Task requirements: Print every one of the records below word for word, leaving out the pictures.

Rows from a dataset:
▶
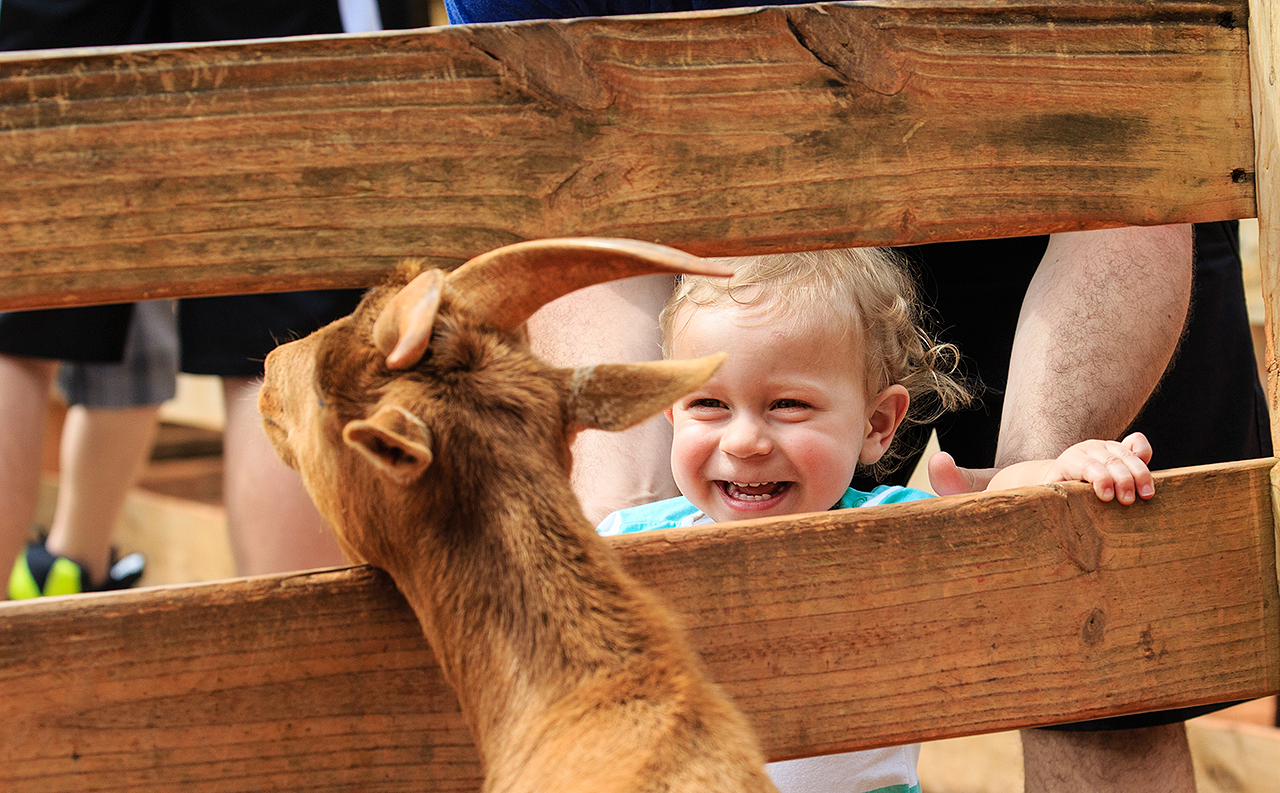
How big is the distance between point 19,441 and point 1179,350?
3455 mm

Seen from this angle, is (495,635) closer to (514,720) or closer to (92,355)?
(514,720)

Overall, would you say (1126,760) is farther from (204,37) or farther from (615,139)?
(204,37)

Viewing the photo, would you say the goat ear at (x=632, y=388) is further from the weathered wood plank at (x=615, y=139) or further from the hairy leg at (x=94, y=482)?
the hairy leg at (x=94, y=482)

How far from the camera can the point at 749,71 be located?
◀
Output:
How big is the distance between point 19,441 and point 1179,350?
3455 mm

Seen from this angle, is (495,635) closer to (514,720) or closer to (92,355)?
(514,720)

Overall, would you say (1126,760) is farther from (204,37) or farther from (615,139)?
(204,37)

Viewing the photo, would you say the goat ear at (x=632, y=388) is further from the weathered wood plank at (x=615, y=139) or further from the hairy leg at (x=94, y=482)?
the hairy leg at (x=94, y=482)

How far from the camera can the point at 749,71 be located?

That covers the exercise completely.